Henkel remained the law in California with respect to post-loss assignments of Contingent Benefits until the court was asked to review the same question in Fluor—except in Fluor, the court was asked to consider that question in light of section 520 of California’s Insurance Code. That section states: “An agreement not to transfer the claim of the insured against the insurer after a loss has happened, is void if made before the loss.” Although section 520 was in effect at the time the court decided Henkel, neither party addressed section 520 and the court did not consider that statute when it reached its decision based on common law principles.

In a lengthy opinion in which it analyzed the history of California’s insurance code and the treatment of assignments of insurance benefits, specifically regarding liability policies, the California Supreme Court ruled in Fluor that section 520 prohibits carriers from refusing to honor post-loss assignments of Contingent Benefits, as well as Noncontingent Benefits.

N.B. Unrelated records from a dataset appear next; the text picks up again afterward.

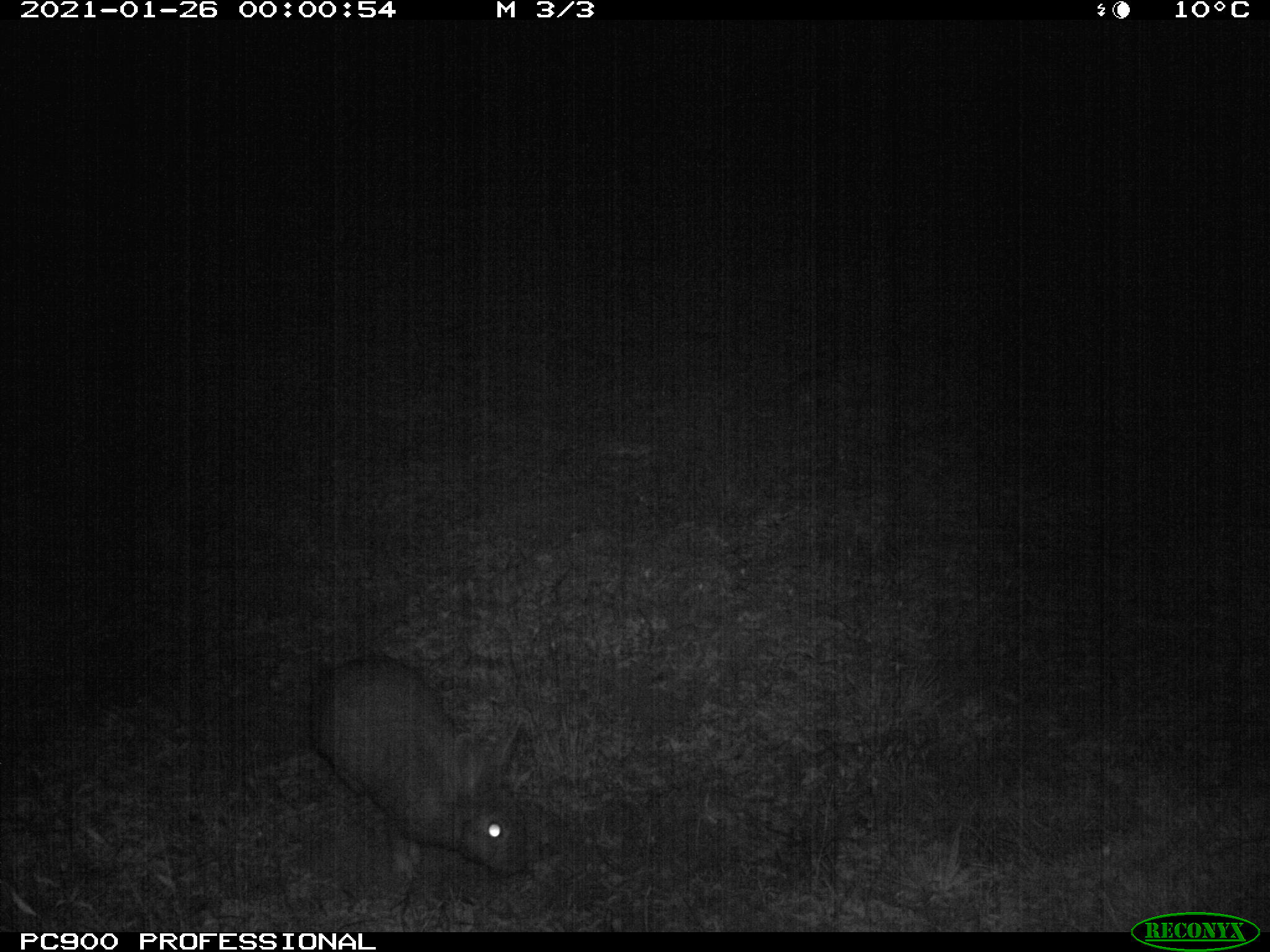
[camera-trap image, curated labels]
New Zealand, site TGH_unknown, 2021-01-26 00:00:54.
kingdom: Animalia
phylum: Chordata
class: Mammalia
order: Lagomorpha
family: Leporidae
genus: Oryctolagus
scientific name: Oryctolagus cuniculus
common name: european rabbit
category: rabbit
Rabbit (european rabbit) (Oryctolagus cuniculus).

The court further held that section 520 supersedes common law principles applicable to assignments, including the principles it relied on when it decided Henkel twelve years before.

The court noted that the principle reflected in the decisions of other courts that have upheld the validity of post-loss assignments of Contingent Benefits have been “described as a venerable one, born of experience and practice, facilitating the productive transformation of corporate entities, and thereby fostering economic activity.” Interestingly, the court surmised that although section 520 of California’s Insurance Code has been in effect for over 145 years, it had not previously been asked to address its application to assignments of Contingent Benefits apparently because insurers had only “recently beg[u]n to disallow and contest such assignments [and therefore,] . . . there was little cause for insureds to think about, much less rely on, section 520.”

Although the decision in Fluor concerned a post-loss assignment of benefits under a liability policy, the court at least suggested that section 520 applies to first party, as well as third party, policies. Therefore, policyholders under property insurance policies should be able to rely on section 520. The California Supreme Court decision in Fluor suggests that post-loss assignments of Contingent Benefits under property insurance policies are valid in California, as in the other states I mentioned in my prior blog.

In an upcoming blog, I’ll discuss how we addressed the issue of post-loss assignments of Contingent Benefits in the Arizona cases we are handling, and how the courts in Arizona have ruled on that question.

Sometimes courts express general principles that go beyond the specific case they are deciding and which are worth noting in other contexts, even on a personal level. In that regard, the California Supreme Court stated the following in its last footnote in Fluor, in which it addressed the fact that neither party in Henkel had raised section 520 in their briefs, although that statute clearly applied to the dispute and would have changed the outcome of it:

Of course, this still does not explain why section 520 was not discussed by the parties — especially the plaintiff or its amicus curiae — in Henkel itself. And yet as observed . . . such omissions occasionally happen. This reminds us that even with access to computer research technology, any human enterprise cannot be perfect; and that it is better that wisdom, or at least controlling authority, come to our attention late, rather than not at all.